Son micromoteur silicium vient tout juste d'obtenir le prix du ‘Best of Innovation Awards’ dans la catégorie «Technologies embarquées» au dernier CES de Las Vegas, début janvier. A peine un mois plus tard, SilMach se distingue une nouvelle fois avec un micro-capteur miniature, qui fonctionne sans énergie.
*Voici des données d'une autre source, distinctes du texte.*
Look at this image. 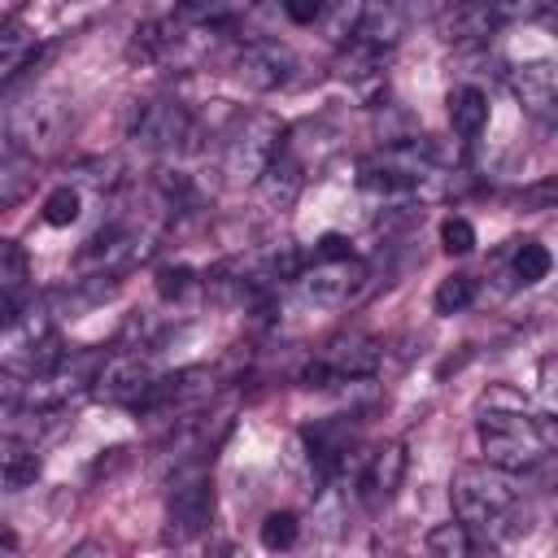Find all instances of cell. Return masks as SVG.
<instances>
[{"mask_svg": "<svg viewBox=\"0 0 558 558\" xmlns=\"http://www.w3.org/2000/svg\"><path fill=\"white\" fill-rule=\"evenodd\" d=\"M554 427L549 414L527 418V414H480V453L488 466L497 471H527L541 462V453L549 449Z\"/></svg>", "mask_w": 558, "mask_h": 558, "instance_id": "cell-1", "label": "cell"}, {"mask_svg": "<svg viewBox=\"0 0 558 558\" xmlns=\"http://www.w3.org/2000/svg\"><path fill=\"white\" fill-rule=\"evenodd\" d=\"M70 131V105L61 92H35L17 100L4 118V140L22 157H48Z\"/></svg>", "mask_w": 558, "mask_h": 558, "instance_id": "cell-2", "label": "cell"}, {"mask_svg": "<svg viewBox=\"0 0 558 558\" xmlns=\"http://www.w3.org/2000/svg\"><path fill=\"white\" fill-rule=\"evenodd\" d=\"M283 148V122L266 109L248 113L231 140H227V153H222V174L231 187H244V183H257V174L270 166V157Z\"/></svg>", "mask_w": 558, "mask_h": 558, "instance_id": "cell-3", "label": "cell"}, {"mask_svg": "<svg viewBox=\"0 0 558 558\" xmlns=\"http://www.w3.org/2000/svg\"><path fill=\"white\" fill-rule=\"evenodd\" d=\"M510 506H514L510 471L484 462V466H462L453 475V519H462L466 527H488Z\"/></svg>", "mask_w": 558, "mask_h": 558, "instance_id": "cell-4", "label": "cell"}, {"mask_svg": "<svg viewBox=\"0 0 558 558\" xmlns=\"http://www.w3.org/2000/svg\"><path fill=\"white\" fill-rule=\"evenodd\" d=\"M214 519V484L205 475H179L170 484V497H166V536L170 541H192L209 527Z\"/></svg>", "mask_w": 558, "mask_h": 558, "instance_id": "cell-5", "label": "cell"}, {"mask_svg": "<svg viewBox=\"0 0 558 558\" xmlns=\"http://www.w3.org/2000/svg\"><path fill=\"white\" fill-rule=\"evenodd\" d=\"M401 480H405V445L401 440H388L375 453H366V462L357 471V497L375 510V506L392 501V493L401 488Z\"/></svg>", "mask_w": 558, "mask_h": 558, "instance_id": "cell-6", "label": "cell"}, {"mask_svg": "<svg viewBox=\"0 0 558 558\" xmlns=\"http://www.w3.org/2000/svg\"><path fill=\"white\" fill-rule=\"evenodd\" d=\"M410 17H414L410 0H366L357 22H353V39L371 44V48H388V44H397L405 35Z\"/></svg>", "mask_w": 558, "mask_h": 558, "instance_id": "cell-7", "label": "cell"}, {"mask_svg": "<svg viewBox=\"0 0 558 558\" xmlns=\"http://www.w3.org/2000/svg\"><path fill=\"white\" fill-rule=\"evenodd\" d=\"M96 392L105 397V401H122V405H140V397L148 392V384H153V371H148V362L140 357V353H122V357H113V362H105L100 371H96Z\"/></svg>", "mask_w": 558, "mask_h": 558, "instance_id": "cell-8", "label": "cell"}, {"mask_svg": "<svg viewBox=\"0 0 558 558\" xmlns=\"http://www.w3.org/2000/svg\"><path fill=\"white\" fill-rule=\"evenodd\" d=\"M318 362L331 371V379H336V384L366 379V375L379 366V344H375L371 336H362V331H349V336H336V340L323 349V357H318Z\"/></svg>", "mask_w": 558, "mask_h": 558, "instance_id": "cell-9", "label": "cell"}, {"mask_svg": "<svg viewBox=\"0 0 558 558\" xmlns=\"http://www.w3.org/2000/svg\"><path fill=\"white\" fill-rule=\"evenodd\" d=\"M510 92L519 96V105L536 118H549L554 113V100H558V70L554 61H523L510 70Z\"/></svg>", "mask_w": 558, "mask_h": 558, "instance_id": "cell-10", "label": "cell"}, {"mask_svg": "<svg viewBox=\"0 0 558 558\" xmlns=\"http://www.w3.org/2000/svg\"><path fill=\"white\" fill-rule=\"evenodd\" d=\"M301 183H305V174H301V161L288 153V148H279L275 157H270V166L257 174V201H262V209H270V214H279V209H292V201L301 196Z\"/></svg>", "mask_w": 558, "mask_h": 558, "instance_id": "cell-11", "label": "cell"}, {"mask_svg": "<svg viewBox=\"0 0 558 558\" xmlns=\"http://www.w3.org/2000/svg\"><path fill=\"white\" fill-rule=\"evenodd\" d=\"M366 283V270L344 257V262H318L314 275L305 279V296L318 301V305H344L349 296H357Z\"/></svg>", "mask_w": 558, "mask_h": 558, "instance_id": "cell-12", "label": "cell"}, {"mask_svg": "<svg viewBox=\"0 0 558 558\" xmlns=\"http://www.w3.org/2000/svg\"><path fill=\"white\" fill-rule=\"evenodd\" d=\"M288 48H275V44H248L240 57H235V78L248 87V92H275L283 78H288Z\"/></svg>", "mask_w": 558, "mask_h": 558, "instance_id": "cell-13", "label": "cell"}, {"mask_svg": "<svg viewBox=\"0 0 558 558\" xmlns=\"http://www.w3.org/2000/svg\"><path fill=\"white\" fill-rule=\"evenodd\" d=\"M187 135H192V113L179 100H153V105H144L140 122H135V140L153 144V148H170Z\"/></svg>", "mask_w": 558, "mask_h": 558, "instance_id": "cell-14", "label": "cell"}, {"mask_svg": "<svg viewBox=\"0 0 558 558\" xmlns=\"http://www.w3.org/2000/svg\"><path fill=\"white\" fill-rule=\"evenodd\" d=\"M449 126H453L462 140L480 135V131L488 126V96H484L480 87H471V83L453 87V92H449Z\"/></svg>", "mask_w": 558, "mask_h": 558, "instance_id": "cell-15", "label": "cell"}, {"mask_svg": "<svg viewBox=\"0 0 558 558\" xmlns=\"http://www.w3.org/2000/svg\"><path fill=\"white\" fill-rule=\"evenodd\" d=\"M440 31H445V39L466 44V39H484V35L497 31V26H493L484 0H462V4H453V9L440 17Z\"/></svg>", "mask_w": 558, "mask_h": 558, "instance_id": "cell-16", "label": "cell"}, {"mask_svg": "<svg viewBox=\"0 0 558 558\" xmlns=\"http://www.w3.org/2000/svg\"><path fill=\"white\" fill-rule=\"evenodd\" d=\"M427 554H436V558H466L471 549H475V541H471V527L462 523V519H449V523H436L432 532H427Z\"/></svg>", "mask_w": 558, "mask_h": 558, "instance_id": "cell-17", "label": "cell"}, {"mask_svg": "<svg viewBox=\"0 0 558 558\" xmlns=\"http://www.w3.org/2000/svg\"><path fill=\"white\" fill-rule=\"evenodd\" d=\"M549 266H554V257H549V248L541 244V240H523L519 248H514V279L527 288V283H541L545 275H549Z\"/></svg>", "mask_w": 558, "mask_h": 558, "instance_id": "cell-18", "label": "cell"}, {"mask_svg": "<svg viewBox=\"0 0 558 558\" xmlns=\"http://www.w3.org/2000/svg\"><path fill=\"white\" fill-rule=\"evenodd\" d=\"M475 301V279L471 275H445L440 279V288H436V296H432V305H436V314H462L466 305Z\"/></svg>", "mask_w": 558, "mask_h": 558, "instance_id": "cell-19", "label": "cell"}, {"mask_svg": "<svg viewBox=\"0 0 558 558\" xmlns=\"http://www.w3.org/2000/svg\"><path fill=\"white\" fill-rule=\"evenodd\" d=\"M39 480V458L31 453V449H4V458H0V484L4 488H31Z\"/></svg>", "mask_w": 558, "mask_h": 558, "instance_id": "cell-20", "label": "cell"}, {"mask_svg": "<svg viewBox=\"0 0 558 558\" xmlns=\"http://www.w3.org/2000/svg\"><path fill=\"white\" fill-rule=\"evenodd\" d=\"M475 414H527V397L514 384H488L475 397Z\"/></svg>", "mask_w": 558, "mask_h": 558, "instance_id": "cell-21", "label": "cell"}, {"mask_svg": "<svg viewBox=\"0 0 558 558\" xmlns=\"http://www.w3.org/2000/svg\"><path fill=\"white\" fill-rule=\"evenodd\" d=\"M78 209H83V201H78V192L65 183V187H52L48 196H44V222L48 227H70V222H78Z\"/></svg>", "mask_w": 558, "mask_h": 558, "instance_id": "cell-22", "label": "cell"}, {"mask_svg": "<svg viewBox=\"0 0 558 558\" xmlns=\"http://www.w3.org/2000/svg\"><path fill=\"white\" fill-rule=\"evenodd\" d=\"M296 532H301V523H296L292 510H270L262 519V545L266 549H292L296 545Z\"/></svg>", "mask_w": 558, "mask_h": 558, "instance_id": "cell-23", "label": "cell"}, {"mask_svg": "<svg viewBox=\"0 0 558 558\" xmlns=\"http://www.w3.org/2000/svg\"><path fill=\"white\" fill-rule=\"evenodd\" d=\"M0 288L26 292V253L13 240H0Z\"/></svg>", "mask_w": 558, "mask_h": 558, "instance_id": "cell-24", "label": "cell"}, {"mask_svg": "<svg viewBox=\"0 0 558 558\" xmlns=\"http://www.w3.org/2000/svg\"><path fill=\"white\" fill-rule=\"evenodd\" d=\"M440 248H445V253H458V257L471 253V248H475V227H471L462 214H449V218L440 222Z\"/></svg>", "mask_w": 558, "mask_h": 558, "instance_id": "cell-25", "label": "cell"}, {"mask_svg": "<svg viewBox=\"0 0 558 558\" xmlns=\"http://www.w3.org/2000/svg\"><path fill=\"white\" fill-rule=\"evenodd\" d=\"M301 266H305L301 248H296V244H279V248L266 257V279H296Z\"/></svg>", "mask_w": 558, "mask_h": 558, "instance_id": "cell-26", "label": "cell"}, {"mask_svg": "<svg viewBox=\"0 0 558 558\" xmlns=\"http://www.w3.org/2000/svg\"><path fill=\"white\" fill-rule=\"evenodd\" d=\"M484 4H488L493 26H510V22L536 17V0H484Z\"/></svg>", "mask_w": 558, "mask_h": 558, "instance_id": "cell-27", "label": "cell"}, {"mask_svg": "<svg viewBox=\"0 0 558 558\" xmlns=\"http://www.w3.org/2000/svg\"><path fill=\"white\" fill-rule=\"evenodd\" d=\"M192 288V270L187 266H161L157 270V296L161 301H179Z\"/></svg>", "mask_w": 558, "mask_h": 558, "instance_id": "cell-28", "label": "cell"}, {"mask_svg": "<svg viewBox=\"0 0 558 558\" xmlns=\"http://www.w3.org/2000/svg\"><path fill=\"white\" fill-rule=\"evenodd\" d=\"M344 257H353V240H349V235H340V231L318 235V244H314V266H318V262H344Z\"/></svg>", "mask_w": 558, "mask_h": 558, "instance_id": "cell-29", "label": "cell"}, {"mask_svg": "<svg viewBox=\"0 0 558 558\" xmlns=\"http://www.w3.org/2000/svg\"><path fill=\"white\" fill-rule=\"evenodd\" d=\"M283 17L296 26H310L323 17V0H283Z\"/></svg>", "mask_w": 558, "mask_h": 558, "instance_id": "cell-30", "label": "cell"}, {"mask_svg": "<svg viewBox=\"0 0 558 558\" xmlns=\"http://www.w3.org/2000/svg\"><path fill=\"white\" fill-rule=\"evenodd\" d=\"M22 314H26L22 292H4V288H0V331L13 327V323H22Z\"/></svg>", "mask_w": 558, "mask_h": 558, "instance_id": "cell-31", "label": "cell"}, {"mask_svg": "<svg viewBox=\"0 0 558 558\" xmlns=\"http://www.w3.org/2000/svg\"><path fill=\"white\" fill-rule=\"evenodd\" d=\"M22 44H26V31L17 22H9V17H0V57H13Z\"/></svg>", "mask_w": 558, "mask_h": 558, "instance_id": "cell-32", "label": "cell"}, {"mask_svg": "<svg viewBox=\"0 0 558 558\" xmlns=\"http://www.w3.org/2000/svg\"><path fill=\"white\" fill-rule=\"evenodd\" d=\"M179 4L196 17H222L227 13V0H179Z\"/></svg>", "mask_w": 558, "mask_h": 558, "instance_id": "cell-33", "label": "cell"}, {"mask_svg": "<svg viewBox=\"0 0 558 558\" xmlns=\"http://www.w3.org/2000/svg\"><path fill=\"white\" fill-rule=\"evenodd\" d=\"M549 201H554V179H545V183H536V187H527V192H523V205L549 209Z\"/></svg>", "mask_w": 558, "mask_h": 558, "instance_id": "cell-34", "label": "cell"}, {"mask_svg": "<svg viewBox=\"0 0 558 558\" xmlns=\"http://www.w3.org/2000/svg\"><path fill=\"white\" fill-rule=\"evenodd\" d=\"M541 392H554V357L541 362Z\"/></svg>", "mask_w": 558, "mask_h": 558, "instance_id": "cell-35", "label": "cell"}]
</instances>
Habituée à développer des produits hors normes issus du mariage de la technologie Mems et de la micromécanique horlogère, l’entreprise de Besançon (Doubs) innove régulièrement. «Nous saisissons des opportunités techniques qui trouvent un usage dans la société d’aujourd’hui ou qui en trouveront pour les produits de demain. Nos technologies n’ont aucune référence, ce sont des solutions techniques uniques», insiste Pierre-François Louvigné, codirecteur général de SilMach.
Innovation frugale
Le micro-capteur miniature de SilMach exploite les caractéristiques d’élasticité du silicium pour identifier et évaluer l’intensité d’un choc. La pièce en silicium monolithique, conçue avec une lame mobile et flexible, bouge en fonction du niveau de choc. Si le seuil d’intensité défini à la fabrication est atteint, la partie mobile du détecteur se déplace pour passer d’une position initiale, qui cache un voyant rouge, à une position verrouillée qui révéle le voyant. Nommé ChronoMEMS, ce nouveau produit de SilMach change d'état sans apport d'énergie.
«Les solutions actuelles enregistrent les mouvements du capteur pour en faire un traitement informatique et en déduire l’information utile sur l’intensité du choc. Notre différence repose sur une pièce mobile sensible aux accélérations. La seule information qui nous intéresse est de savoir si le choc dépasse la valeur du seuil fixé», résume Pierre-François Louvigné. A contre-courant du tout connecté et du big data, l’entreprise se félicite d’être dans de la micro-donnée, plus pertinente pour apporter une réponse opérationnelle.
Indiquer un changement critique dans une structure
Totalement indépendant d'une source d’énergie, la puce de SilMach est présentée comme infaillible par son dirigeant. «Si un événement se produit quand un capteur standard n’a plus de batterie, le choc n'est pas pris en compte. Nos détecteurs assurent une surveillance constante et sans limite de temps.» ChronoMEMS surveille ainsi la structure pour améliorer la sûreté d’emploi d'un objet. «Le détecteur peut se positionner sur des équipements de protection comme un casque de moto. Il pourra signifier qu’il est endommagé et risque de ne plus assurer son intégrité, même si aucun choc n’est visible», indique Pierre-François Louvigné à titre d’exemple.
Depuis 2021, SilMach a investi trois millions d'euros dans cette solution, à travers une salle blanche et des machines automatisées d’assemblage de capteurs. «Notre savoir-faire repose dans le dimensionnement de la puce et dans la précision de la fabrication pour atteindre le seuil d’intensité souhaité», explicite Pierre-François Louvigné. La PME de 30 salariés assure être en mesure de produire ses détecteurs de choc en grande série, jusqu’à un million de capteurs par an. Les secteurs de la défense, de l’aéronautique ou encore du médical ont déjà exprimé leur intérêt pour ce capteur capable de souligner un changement critique dans une structure, comme un pont ou un avion. «L’industrie s’intéresse aussi à notre capteur pour mesurer les chocs pendant une expédition par exemple», illustre encore le responsable.